# Diaco torna nell'estate di Rai 1 con "Signora Mia" e non solo...



## fabri47 (18 Febbraio 2022)

Come riportato da Dagospia, *Pierluigi Diaco è pronto a tornare su Rai 1* con un nuovo programma dal titolo *"Signora Mia"*, di cui il conduttore e giornalista ha sempre fatto cenno di averlo già pronto e scritto ma di non avere ancora una collocazione che ora è stata finalmente trovata. Il programma andrà in onda alle 14:00, orario che la scorsa estate apparteneva a "Il Pranzo è Servito" di Flavio Insinna che non verrà riconfermato visti i bassi ascolti e che fino a due anni fa era lo slot occupato proprio da Diaco con "Io e Te".

E non finisce qui: il giornalista, attualmente impegnato con il programma "Ti Sento" su Rai Radio 2 (programma che va in onda anche in seconda serata su Rai 2), *a settembre potrebbe prendere il posto di Detto Fatto nel pomeriggio di Rai 2 con una nuova trasmissione*.

Materiale estratto:
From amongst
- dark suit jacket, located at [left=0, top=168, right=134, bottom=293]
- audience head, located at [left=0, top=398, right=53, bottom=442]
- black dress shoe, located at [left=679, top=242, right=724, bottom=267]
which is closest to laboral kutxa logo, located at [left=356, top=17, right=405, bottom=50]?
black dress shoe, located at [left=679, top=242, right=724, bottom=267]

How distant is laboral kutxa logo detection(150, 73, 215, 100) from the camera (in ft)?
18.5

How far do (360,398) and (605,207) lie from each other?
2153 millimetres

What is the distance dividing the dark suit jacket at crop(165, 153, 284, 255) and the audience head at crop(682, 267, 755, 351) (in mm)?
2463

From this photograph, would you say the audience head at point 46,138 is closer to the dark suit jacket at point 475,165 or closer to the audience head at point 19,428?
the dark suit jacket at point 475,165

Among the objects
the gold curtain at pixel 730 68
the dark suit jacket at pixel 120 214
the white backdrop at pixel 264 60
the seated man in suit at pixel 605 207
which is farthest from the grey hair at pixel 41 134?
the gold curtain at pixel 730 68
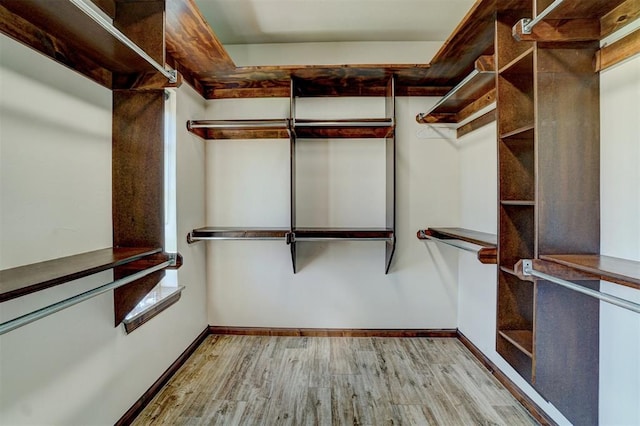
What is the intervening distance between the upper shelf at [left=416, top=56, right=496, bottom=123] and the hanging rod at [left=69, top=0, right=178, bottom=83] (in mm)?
1650

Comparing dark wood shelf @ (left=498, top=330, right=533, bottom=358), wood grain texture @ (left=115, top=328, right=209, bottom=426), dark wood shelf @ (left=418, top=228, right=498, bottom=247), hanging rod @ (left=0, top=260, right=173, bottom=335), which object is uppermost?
dark wood shelf @ (left=418, top=228, right=498, bottom=247)

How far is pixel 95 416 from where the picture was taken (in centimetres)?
149

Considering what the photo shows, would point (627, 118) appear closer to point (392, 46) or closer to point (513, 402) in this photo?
point (513, 402)

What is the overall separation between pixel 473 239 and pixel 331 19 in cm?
198

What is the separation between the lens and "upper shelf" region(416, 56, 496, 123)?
1674 mm

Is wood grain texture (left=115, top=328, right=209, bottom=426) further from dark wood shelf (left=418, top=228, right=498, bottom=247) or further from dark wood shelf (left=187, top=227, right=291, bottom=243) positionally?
dark wood shelf (left=418, top=228, right=498, bottom=247)

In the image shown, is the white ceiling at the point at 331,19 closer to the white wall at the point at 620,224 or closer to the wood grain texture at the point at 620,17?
the wood grain texture at the point at 620,17

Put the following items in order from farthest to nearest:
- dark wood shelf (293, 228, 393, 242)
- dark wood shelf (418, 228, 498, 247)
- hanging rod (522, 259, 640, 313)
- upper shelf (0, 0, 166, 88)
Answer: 1. dark wood shelf (293, 228, 393, 242)
2. dark wood shelf (418, 228, 498, 247)
3. upper shelf (0, 0, 166, 88)
4. hanging rod (522, 259, 640, 313)

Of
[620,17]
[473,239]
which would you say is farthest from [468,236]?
[620,17]

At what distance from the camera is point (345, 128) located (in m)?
2.63

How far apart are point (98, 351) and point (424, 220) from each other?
8.25ft

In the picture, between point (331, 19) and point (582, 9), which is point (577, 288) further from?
point (331, 19)

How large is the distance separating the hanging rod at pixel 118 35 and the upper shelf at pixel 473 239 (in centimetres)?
192

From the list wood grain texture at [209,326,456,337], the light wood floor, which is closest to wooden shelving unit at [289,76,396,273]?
wood grain texture at [209,326,456,337]
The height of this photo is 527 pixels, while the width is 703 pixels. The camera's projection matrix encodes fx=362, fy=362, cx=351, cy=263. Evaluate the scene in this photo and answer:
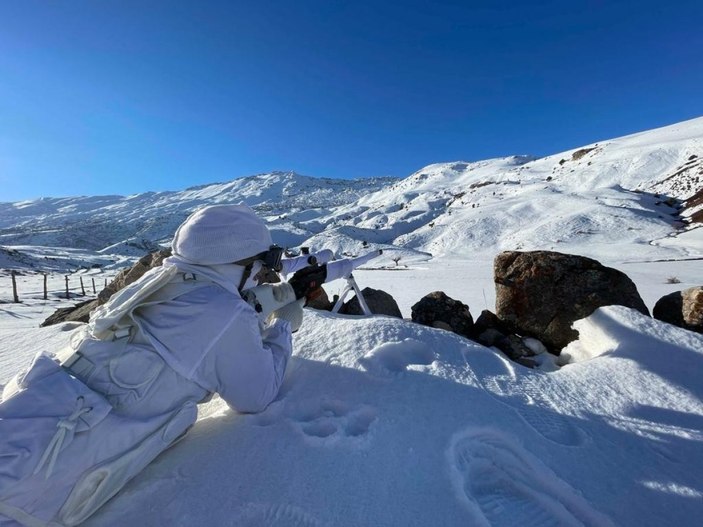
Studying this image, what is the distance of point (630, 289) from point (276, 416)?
4.47m

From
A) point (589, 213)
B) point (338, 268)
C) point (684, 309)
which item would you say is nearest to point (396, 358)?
point (338, 268)

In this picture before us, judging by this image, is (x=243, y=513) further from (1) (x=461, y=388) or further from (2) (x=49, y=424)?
(1) (x=461, y=388)

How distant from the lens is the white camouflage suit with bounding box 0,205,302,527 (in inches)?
58.5

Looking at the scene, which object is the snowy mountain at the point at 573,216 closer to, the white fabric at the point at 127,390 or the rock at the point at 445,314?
the rock at the point at 445,314

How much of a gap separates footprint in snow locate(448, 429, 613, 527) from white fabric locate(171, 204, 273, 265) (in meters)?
1.66

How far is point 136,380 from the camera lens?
1851 millimetres

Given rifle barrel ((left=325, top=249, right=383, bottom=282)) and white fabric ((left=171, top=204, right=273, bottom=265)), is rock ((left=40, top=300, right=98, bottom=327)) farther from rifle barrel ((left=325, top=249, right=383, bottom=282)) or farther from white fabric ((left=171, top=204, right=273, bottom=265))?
white fabric ((left=171, top=204, right=273, bottom=265))

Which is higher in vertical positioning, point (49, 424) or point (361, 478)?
point (49, 424)

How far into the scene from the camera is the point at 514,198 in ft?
153

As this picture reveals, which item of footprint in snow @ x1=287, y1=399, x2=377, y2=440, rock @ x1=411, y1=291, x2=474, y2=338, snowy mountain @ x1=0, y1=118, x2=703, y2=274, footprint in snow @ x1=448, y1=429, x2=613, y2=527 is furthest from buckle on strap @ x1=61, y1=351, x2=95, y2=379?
snowy mountain @ x1=0, y1=118, x2=703, y2=274

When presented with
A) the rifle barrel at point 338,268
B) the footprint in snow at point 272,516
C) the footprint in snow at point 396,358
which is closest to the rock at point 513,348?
the footprint in snow at point 396,358

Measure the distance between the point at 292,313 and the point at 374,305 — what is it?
2.53m

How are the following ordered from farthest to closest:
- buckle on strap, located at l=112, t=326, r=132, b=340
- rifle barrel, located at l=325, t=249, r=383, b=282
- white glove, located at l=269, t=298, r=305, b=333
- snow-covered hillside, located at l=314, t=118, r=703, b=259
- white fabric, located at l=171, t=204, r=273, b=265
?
snow-covered hillside, located at l=314, t=118, r=703, b=259
rifle barrel, located at l=325, t=249, r=383, b=282
white glove, located at l=269, t=298, r=305, b=333
white fabric, located at l=171, t=204, r=273, b=265
buckle on strap, located at l=112, t=326, r=132, b=340

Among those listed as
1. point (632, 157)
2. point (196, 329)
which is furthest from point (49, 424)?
point (632, 157)
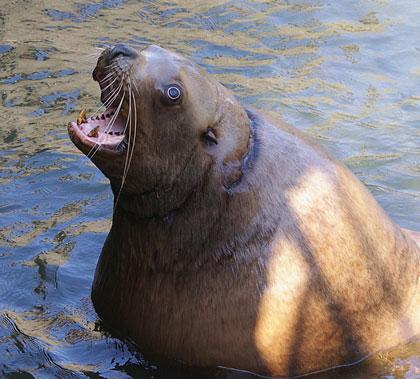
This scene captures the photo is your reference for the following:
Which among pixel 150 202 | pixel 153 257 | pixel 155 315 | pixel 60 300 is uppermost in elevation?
pixel 150 202

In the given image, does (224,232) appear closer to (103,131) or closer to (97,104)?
(103,131)

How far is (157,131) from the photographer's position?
386cm

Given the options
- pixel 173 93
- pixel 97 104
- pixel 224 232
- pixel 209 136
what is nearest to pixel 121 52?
pixel 173 93

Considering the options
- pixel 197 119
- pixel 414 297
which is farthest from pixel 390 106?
pixel 197 119

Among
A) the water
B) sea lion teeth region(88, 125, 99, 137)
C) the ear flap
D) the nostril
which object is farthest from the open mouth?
the water

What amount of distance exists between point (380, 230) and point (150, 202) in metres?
1.26

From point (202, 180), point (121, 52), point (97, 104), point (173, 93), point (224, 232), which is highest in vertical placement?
point (121, 52)

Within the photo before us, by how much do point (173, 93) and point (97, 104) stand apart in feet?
13.9

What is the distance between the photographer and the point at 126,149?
3.83 metres

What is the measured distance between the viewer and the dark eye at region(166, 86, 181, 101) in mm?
3814

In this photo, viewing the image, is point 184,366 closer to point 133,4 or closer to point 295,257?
point 295,257

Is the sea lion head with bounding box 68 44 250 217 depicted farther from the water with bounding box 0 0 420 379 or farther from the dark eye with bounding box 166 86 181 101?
the water with bounding box 0 0 420 379

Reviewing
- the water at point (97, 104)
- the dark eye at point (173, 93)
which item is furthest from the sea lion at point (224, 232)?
the water at point (97, 104)

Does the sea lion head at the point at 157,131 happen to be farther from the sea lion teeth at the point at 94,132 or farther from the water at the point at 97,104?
the water at the point at 97,104
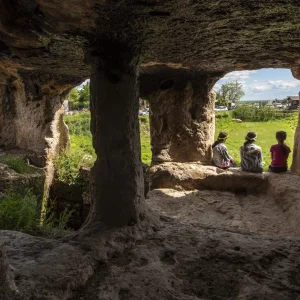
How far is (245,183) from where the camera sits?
5574 millimetres

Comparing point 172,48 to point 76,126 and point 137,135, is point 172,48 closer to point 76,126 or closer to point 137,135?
point 137,135

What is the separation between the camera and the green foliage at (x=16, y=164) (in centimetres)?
771

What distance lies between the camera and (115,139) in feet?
9.91

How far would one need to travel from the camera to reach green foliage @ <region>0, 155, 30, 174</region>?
25.3 feet

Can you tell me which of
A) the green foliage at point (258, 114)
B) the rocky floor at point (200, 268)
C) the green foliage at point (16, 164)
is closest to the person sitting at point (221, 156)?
the rocky floor at point (200, 268)

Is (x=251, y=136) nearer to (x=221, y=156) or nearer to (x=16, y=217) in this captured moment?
(x=221, y=156)

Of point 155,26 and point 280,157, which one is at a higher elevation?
point 155,26

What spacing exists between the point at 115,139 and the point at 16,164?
5641mm

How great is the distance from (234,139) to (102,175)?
1522 cm

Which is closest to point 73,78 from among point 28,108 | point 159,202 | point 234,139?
point 28,108

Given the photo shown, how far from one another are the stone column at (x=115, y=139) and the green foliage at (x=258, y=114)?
1971 centimetres

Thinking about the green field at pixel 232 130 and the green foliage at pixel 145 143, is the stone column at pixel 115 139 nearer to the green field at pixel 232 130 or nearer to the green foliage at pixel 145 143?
the green foliage at pixel 145 143

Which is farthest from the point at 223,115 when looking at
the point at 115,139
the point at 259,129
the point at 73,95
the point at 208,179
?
the point at 115,139

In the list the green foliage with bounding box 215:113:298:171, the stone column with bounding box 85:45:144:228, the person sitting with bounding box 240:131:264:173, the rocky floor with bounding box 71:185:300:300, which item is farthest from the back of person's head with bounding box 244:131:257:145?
the green foliage with bounding box 215:113:298:171
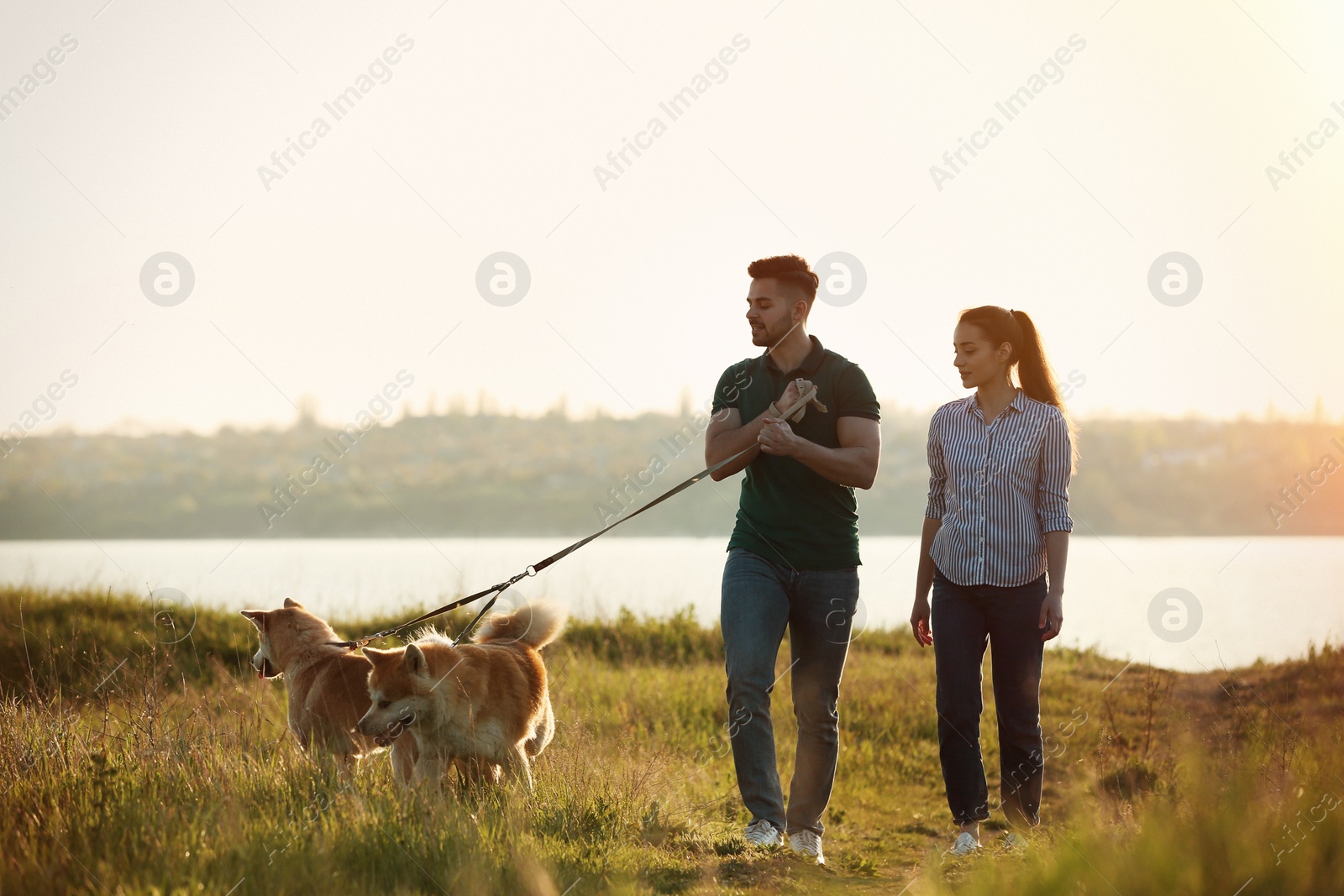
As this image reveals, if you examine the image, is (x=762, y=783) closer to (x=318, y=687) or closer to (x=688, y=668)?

Consegna:
Secondo l'articolo, perché "Il Pranzo è Servito" di Flavio Insinna non sarà riconfermato alle 14:00 su Rai 1? Rispondi in una o due frasi.

Risposta completa:
"Il Pranzo è Servito" non verrà riconfermato a causa dei bassi ascolti. Alle 14:00 andrà invece in onda "Signora Mia" di Pierluigi Diaco.